──────── Extracted data ────────

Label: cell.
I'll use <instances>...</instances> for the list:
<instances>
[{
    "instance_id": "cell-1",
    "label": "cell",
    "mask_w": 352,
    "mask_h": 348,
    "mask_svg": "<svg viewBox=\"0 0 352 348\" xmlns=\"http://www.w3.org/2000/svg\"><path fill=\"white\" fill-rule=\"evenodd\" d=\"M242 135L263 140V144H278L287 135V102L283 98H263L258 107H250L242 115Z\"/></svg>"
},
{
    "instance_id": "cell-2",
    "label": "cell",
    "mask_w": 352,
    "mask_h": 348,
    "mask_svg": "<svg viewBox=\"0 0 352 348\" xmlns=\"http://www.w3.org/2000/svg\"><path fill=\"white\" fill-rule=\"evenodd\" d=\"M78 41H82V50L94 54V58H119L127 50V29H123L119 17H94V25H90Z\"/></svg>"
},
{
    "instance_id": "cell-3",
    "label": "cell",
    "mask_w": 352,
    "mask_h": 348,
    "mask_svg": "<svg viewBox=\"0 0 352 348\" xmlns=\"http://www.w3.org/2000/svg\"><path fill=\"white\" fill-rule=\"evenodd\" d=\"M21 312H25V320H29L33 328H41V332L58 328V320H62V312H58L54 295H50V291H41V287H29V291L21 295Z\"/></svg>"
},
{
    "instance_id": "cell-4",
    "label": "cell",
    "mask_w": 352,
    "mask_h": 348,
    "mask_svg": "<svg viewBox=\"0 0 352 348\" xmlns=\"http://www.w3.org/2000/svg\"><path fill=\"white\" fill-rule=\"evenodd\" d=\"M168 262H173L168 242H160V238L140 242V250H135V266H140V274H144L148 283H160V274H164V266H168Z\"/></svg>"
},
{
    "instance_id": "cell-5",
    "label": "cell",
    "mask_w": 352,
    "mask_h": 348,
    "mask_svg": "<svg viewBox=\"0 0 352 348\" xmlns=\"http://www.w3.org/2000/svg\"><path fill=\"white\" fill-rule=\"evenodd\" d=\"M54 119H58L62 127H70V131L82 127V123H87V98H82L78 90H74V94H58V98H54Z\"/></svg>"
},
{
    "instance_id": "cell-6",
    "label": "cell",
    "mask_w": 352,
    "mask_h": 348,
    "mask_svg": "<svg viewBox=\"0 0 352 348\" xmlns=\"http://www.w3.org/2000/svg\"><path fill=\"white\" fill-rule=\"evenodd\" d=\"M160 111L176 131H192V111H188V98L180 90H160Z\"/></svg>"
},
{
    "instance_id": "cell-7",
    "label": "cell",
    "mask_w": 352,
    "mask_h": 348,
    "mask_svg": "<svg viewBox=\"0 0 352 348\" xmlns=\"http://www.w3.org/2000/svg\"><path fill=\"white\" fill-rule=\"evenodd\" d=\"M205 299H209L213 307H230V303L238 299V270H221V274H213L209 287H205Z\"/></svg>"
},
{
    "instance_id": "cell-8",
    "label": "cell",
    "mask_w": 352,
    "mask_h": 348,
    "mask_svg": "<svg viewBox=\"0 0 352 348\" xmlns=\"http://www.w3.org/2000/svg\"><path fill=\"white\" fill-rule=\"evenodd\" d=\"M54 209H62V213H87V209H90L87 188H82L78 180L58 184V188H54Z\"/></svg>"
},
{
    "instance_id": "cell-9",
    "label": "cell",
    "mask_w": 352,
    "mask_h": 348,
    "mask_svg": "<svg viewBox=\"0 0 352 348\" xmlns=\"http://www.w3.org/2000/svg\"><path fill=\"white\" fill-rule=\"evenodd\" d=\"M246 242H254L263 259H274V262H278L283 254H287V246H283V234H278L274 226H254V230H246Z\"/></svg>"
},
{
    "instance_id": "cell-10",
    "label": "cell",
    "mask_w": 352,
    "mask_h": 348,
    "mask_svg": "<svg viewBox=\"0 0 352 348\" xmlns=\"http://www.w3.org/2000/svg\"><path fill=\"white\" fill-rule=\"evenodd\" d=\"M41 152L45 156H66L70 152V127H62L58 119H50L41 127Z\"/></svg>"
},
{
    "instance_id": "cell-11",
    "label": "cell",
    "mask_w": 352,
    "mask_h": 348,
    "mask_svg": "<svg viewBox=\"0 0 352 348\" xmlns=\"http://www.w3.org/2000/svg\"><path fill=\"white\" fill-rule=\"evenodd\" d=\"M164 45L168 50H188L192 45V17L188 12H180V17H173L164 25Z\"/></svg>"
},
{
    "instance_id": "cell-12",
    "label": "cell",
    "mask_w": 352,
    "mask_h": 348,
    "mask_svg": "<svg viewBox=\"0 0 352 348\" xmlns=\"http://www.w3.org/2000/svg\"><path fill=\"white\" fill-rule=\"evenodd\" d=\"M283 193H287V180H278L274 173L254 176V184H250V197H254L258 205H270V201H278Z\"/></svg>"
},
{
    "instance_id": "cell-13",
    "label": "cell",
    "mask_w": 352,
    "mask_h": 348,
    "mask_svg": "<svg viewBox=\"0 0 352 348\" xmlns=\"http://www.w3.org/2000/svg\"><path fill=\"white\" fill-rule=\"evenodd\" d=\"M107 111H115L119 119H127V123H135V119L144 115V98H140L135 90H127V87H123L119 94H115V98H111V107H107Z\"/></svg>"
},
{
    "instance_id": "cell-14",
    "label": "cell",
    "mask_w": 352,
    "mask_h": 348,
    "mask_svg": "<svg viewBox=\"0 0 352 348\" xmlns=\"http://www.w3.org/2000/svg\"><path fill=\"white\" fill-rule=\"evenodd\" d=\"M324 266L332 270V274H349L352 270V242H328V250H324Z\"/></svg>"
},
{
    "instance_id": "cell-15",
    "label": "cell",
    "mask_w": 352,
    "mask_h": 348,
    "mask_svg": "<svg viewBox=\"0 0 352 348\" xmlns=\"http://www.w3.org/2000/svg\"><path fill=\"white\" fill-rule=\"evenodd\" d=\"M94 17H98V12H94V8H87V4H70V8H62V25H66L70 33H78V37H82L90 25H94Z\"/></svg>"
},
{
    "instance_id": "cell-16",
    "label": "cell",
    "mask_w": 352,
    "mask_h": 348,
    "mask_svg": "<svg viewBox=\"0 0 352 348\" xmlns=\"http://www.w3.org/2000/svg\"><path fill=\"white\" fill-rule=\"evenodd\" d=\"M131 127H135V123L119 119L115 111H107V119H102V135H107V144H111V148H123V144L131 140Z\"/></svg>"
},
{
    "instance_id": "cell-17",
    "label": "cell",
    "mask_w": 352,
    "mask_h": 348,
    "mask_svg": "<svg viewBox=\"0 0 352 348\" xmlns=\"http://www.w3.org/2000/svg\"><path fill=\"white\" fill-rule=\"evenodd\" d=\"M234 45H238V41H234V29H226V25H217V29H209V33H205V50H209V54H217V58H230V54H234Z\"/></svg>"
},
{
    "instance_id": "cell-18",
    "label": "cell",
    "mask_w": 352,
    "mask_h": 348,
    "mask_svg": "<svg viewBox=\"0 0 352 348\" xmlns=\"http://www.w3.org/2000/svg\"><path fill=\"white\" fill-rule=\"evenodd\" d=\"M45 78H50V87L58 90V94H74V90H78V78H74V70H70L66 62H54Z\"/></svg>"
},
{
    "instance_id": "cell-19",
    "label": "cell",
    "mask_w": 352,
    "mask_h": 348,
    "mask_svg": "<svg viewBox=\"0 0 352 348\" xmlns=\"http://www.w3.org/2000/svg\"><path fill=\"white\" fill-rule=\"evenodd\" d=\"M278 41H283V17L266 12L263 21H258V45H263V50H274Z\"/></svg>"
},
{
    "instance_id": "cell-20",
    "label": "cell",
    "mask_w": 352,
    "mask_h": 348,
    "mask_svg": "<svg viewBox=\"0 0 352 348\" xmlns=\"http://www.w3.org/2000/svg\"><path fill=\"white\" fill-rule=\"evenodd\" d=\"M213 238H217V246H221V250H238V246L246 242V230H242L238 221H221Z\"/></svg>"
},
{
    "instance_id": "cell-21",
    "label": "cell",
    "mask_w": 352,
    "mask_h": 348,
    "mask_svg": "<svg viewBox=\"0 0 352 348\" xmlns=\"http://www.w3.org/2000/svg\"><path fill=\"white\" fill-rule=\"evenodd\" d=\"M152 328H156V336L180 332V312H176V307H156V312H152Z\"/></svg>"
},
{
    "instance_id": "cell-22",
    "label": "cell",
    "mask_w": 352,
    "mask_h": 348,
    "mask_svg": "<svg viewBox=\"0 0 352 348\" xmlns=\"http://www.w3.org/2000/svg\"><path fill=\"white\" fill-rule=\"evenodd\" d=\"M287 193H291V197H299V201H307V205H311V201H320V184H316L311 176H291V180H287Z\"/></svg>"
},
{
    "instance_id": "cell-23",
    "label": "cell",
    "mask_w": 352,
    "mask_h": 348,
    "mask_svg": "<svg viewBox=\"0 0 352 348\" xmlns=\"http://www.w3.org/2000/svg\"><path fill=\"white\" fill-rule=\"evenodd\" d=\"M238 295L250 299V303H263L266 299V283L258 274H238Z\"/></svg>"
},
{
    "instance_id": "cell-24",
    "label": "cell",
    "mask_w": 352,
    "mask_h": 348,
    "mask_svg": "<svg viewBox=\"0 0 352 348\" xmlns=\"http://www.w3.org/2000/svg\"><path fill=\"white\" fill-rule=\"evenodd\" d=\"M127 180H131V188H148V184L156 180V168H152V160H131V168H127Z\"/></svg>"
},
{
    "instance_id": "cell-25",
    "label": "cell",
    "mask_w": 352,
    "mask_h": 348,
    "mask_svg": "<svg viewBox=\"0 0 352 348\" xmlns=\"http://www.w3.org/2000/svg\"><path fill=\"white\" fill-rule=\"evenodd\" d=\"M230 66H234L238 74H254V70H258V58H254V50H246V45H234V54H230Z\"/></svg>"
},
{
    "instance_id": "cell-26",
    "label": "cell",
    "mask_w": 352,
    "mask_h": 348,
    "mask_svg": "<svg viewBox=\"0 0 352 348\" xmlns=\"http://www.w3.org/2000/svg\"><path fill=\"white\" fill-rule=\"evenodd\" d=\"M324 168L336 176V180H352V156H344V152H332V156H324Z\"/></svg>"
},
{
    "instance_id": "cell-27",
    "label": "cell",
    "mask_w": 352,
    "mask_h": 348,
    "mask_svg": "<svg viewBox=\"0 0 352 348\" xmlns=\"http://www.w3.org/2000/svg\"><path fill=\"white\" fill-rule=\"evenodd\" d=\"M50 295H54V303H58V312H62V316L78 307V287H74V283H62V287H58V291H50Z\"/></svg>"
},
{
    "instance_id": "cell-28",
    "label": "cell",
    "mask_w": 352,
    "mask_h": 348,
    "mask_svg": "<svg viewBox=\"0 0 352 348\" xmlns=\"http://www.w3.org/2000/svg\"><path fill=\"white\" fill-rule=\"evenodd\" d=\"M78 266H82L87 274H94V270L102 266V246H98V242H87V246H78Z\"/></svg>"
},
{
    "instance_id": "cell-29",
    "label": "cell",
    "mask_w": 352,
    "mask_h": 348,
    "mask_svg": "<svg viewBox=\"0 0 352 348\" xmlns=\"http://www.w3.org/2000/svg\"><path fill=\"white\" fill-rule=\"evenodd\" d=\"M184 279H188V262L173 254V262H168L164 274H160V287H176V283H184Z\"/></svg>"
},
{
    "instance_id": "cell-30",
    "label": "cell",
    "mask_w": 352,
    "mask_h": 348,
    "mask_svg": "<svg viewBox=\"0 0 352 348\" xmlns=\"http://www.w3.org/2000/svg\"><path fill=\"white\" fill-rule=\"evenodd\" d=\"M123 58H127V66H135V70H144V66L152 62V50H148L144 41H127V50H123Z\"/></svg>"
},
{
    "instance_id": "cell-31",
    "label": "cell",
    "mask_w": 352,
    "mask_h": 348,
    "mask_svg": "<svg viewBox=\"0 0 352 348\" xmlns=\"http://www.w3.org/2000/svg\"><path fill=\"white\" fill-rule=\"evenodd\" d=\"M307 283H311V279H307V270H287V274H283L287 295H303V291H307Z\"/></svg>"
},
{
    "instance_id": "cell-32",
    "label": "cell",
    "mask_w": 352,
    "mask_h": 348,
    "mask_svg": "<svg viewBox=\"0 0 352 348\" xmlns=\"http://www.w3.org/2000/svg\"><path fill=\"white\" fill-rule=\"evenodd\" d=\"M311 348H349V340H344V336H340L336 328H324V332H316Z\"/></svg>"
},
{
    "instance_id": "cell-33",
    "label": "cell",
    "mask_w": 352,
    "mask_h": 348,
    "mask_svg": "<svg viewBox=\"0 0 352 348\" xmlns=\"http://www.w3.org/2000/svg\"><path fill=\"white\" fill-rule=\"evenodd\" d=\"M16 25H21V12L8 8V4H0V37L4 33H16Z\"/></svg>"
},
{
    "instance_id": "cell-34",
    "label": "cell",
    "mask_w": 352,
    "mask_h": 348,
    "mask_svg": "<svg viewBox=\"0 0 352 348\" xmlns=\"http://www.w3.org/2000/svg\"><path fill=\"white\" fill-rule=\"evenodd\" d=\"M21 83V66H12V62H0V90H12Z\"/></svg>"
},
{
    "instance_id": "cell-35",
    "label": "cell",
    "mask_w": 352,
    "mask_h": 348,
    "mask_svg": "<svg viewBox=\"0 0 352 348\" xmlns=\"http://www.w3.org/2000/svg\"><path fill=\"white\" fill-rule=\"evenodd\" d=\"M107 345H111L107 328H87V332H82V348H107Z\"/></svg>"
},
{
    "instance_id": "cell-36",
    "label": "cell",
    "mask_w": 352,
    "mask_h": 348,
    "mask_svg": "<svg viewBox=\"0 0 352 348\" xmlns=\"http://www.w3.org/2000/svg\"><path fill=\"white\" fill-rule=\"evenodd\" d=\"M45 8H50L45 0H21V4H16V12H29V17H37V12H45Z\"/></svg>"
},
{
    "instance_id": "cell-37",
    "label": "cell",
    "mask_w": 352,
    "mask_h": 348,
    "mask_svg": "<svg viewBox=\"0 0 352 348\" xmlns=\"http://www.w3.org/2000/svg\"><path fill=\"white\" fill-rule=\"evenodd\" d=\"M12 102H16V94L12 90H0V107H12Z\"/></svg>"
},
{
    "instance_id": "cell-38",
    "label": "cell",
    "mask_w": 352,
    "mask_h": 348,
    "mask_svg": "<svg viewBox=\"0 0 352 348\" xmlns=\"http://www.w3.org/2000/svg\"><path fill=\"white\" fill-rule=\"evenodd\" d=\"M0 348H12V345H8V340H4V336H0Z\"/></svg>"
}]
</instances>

────────

* [Challenge] Repeat the entries word for word, from their first line down to and including the line that contains "41H82V50L94 54V58H119L127 50V29H123L119". Give only those lines.

* [Solution to this problem]
Label: cell.
I'll use <instances>...</instances> for the list:
<instances>
[{
    "instance_id": "cell-1",
    "label": "cell",
    "mask_w": 352,
    "mask_h": 348,
    "mask_svg": "<svg viewBox=\"0 0 352 348\" xmlns=\"http://www.w3.org/2000/svg\"><path fill=\"white\" fill-rule=\"evenodd\" d=\"M242 135L263 140V144H278L287 135V102L283 98H263L258 107H250L242 115Z\"/></svg>"
},
{
    "instance_id": "cell-2",
    "label": "cell",
    "mask_w": 352,
    "mask_h": 348,
    "mask_svg": "<svg viewBox=\"0 0 352 348\" xmlns=\"http://www.w3.org/2000/svg\"><path fill=\"white\" fill-rule=\"evenodd\" d=\"M78 41H82V50L94 54V58H119L127 50V29H123L119 17H94V25H90Z\"/></svg>"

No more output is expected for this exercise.